I forgot to mention that gold will become the official currency of the New Confederate Sovereign Conservative Capitalist Empire of North America and the Western Hemisphere (formerly the United States of America).
9
One percent of the people in this country control fifty percent of its wealth. Repeat: 1% of the people in the U.S. control 50% of the wealth in this country.
This same 1% received 24% of pre-tax income in 2007, but received only 9% in 1976. From 2002 to 2007, their income increased 10% per year.
These super-rich parasites are definitely in need of more tax breaks financed by the rest of us, right? My question is how long are this nation's criminally gullible voters going to continue to bury their heads in the sand, allowing oligarchs and plutocrats to rub their noses in the fact that they are utterly, completely powerless?
Elections used to offer something of a remedy for plutocracy and oligarchy -- but not any more. Elections in this country were turned into Silent Auctions when the U.S. supreme court declared that corporations are people, and are entitled to the same free-speech protections as human beings -- a completely absurd perversion of "human rights."
I'm mystified that anyone could be as obtuse as the people in the so-called "tea party." They actually believe the 1% are looking out for ordinary peoples' interests. What a joke.
The 1% want the rest of us to die from lack of food, clothing, housing, health care and adequate living conditions. Unfortunately for that 1%, when we are gone, they will have nobody to do their work, lick their boots or pay their taxes for them. They're amoebic parasites that kill their hosts.
10
And, since I haven't been excommunicated from the Church of Stranger yet, allow me to cordially invite all right-wingers in the peanut gallery to please take a careful look at my profile photo and get seething mad as a result of their insatiable curiosity. I love tweaking the short hairs on right-wingers' assholes -- by remote control, of course.
11
The thing that people don't often say about the Service Sector model, or the "Information worker" one, whatever you want to call it, is that it only works in a situation where the country in question directs production in other countries, which aren't able to challenge it. The general hollowing out would possibly be offset by high tech jobs created to manage offshore economies. But, besides not being a good idea in general, when the home country experiences problems, it no longer has any of that industry to support itself.

Bigger problems happen when the countries in the third world start to challenge the coordinating country.

The service sector model is one where the U.S. becomes the administrator of a colonial corporate empire.

...oh, and commentor: Multitude sucks. Negri sold out a long, long time ago, and most of the Autonomist 'intellectuals' are frauds. Badiou would have absolutely no credibility as a leftist if Verso stopped pushing him to American audiences.
12
Someone should start referring to these folks as the "Spawn of Althusser".....with the old French Commie being looked at as a bearer of a zombie like illness, even though his original writings and those of a few close associates aren't too bad when taken individually.
13
It also bears mentioning that the heavily-unionized, decent-wages-and-benefits manufacturing sector wasn't always like that. Back before the big unionization drives of the 1930s salaries were low, unions were weak, and workers were expendable.

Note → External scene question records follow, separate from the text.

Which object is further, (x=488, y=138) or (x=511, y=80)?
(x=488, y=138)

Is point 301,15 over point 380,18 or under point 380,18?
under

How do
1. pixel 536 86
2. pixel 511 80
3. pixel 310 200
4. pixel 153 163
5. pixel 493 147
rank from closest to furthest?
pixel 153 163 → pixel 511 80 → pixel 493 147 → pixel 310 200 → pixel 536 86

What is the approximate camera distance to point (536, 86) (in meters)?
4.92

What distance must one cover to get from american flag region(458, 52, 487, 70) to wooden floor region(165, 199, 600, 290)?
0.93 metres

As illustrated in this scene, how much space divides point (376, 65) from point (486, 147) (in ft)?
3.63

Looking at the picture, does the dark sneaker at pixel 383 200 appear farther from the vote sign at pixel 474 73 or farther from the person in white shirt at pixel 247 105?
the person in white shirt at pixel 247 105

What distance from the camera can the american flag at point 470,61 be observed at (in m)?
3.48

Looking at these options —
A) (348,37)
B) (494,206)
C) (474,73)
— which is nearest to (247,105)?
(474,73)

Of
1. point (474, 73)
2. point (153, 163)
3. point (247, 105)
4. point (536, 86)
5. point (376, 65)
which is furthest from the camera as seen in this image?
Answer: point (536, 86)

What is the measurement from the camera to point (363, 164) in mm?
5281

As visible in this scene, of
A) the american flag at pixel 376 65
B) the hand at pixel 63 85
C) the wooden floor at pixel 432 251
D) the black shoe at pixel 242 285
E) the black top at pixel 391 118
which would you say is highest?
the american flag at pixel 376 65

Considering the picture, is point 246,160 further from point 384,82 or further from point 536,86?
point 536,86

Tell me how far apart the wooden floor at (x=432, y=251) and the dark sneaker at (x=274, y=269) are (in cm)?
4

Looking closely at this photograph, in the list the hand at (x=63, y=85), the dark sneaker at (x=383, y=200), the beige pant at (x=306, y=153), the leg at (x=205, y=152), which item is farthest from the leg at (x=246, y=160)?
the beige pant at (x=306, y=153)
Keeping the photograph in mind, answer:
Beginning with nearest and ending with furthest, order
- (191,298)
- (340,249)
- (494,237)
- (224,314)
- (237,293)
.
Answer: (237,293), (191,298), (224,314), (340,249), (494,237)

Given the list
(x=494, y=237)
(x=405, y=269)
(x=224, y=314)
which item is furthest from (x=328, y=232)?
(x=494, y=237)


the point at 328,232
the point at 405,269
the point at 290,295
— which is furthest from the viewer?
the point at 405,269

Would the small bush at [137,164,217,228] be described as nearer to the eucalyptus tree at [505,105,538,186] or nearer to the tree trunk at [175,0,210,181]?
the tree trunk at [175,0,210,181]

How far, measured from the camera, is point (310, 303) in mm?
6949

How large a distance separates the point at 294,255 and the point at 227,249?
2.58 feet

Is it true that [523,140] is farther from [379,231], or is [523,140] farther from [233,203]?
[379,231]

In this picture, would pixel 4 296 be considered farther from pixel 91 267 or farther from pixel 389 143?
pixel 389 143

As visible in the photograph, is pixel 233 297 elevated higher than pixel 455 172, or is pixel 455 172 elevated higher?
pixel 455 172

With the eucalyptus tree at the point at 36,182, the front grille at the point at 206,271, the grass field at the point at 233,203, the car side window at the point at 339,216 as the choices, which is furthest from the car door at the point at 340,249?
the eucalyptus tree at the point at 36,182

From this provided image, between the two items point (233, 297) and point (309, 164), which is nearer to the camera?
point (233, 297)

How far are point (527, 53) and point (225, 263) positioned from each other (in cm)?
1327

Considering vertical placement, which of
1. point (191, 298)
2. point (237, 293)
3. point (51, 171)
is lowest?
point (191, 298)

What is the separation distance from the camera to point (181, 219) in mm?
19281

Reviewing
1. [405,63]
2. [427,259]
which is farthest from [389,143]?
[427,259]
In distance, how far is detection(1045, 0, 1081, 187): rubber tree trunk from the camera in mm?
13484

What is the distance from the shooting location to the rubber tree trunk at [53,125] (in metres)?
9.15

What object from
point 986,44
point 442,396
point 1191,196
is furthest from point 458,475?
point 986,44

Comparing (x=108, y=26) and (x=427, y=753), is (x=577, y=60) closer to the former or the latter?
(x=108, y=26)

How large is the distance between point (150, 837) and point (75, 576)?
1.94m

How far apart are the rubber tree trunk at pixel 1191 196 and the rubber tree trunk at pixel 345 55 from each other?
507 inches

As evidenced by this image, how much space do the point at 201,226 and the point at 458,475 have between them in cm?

If all sectors of the American economy were composed of tiny firms that competed freely with each other and did not cartelize in any way, unions would be unnecessary and supply and demand would ensure that each worker got what he was worth. But that's not how the real world works; we have big businesses and associations that form de facto cartels. Unions are the only way that workers can extract anything close to their true value from their employers in this situation. Letting card check die was one of the Obama administration's worst long-term strategic blunders, since strong unions are so key to forging an egalitarian society and strengthening the Democratic party.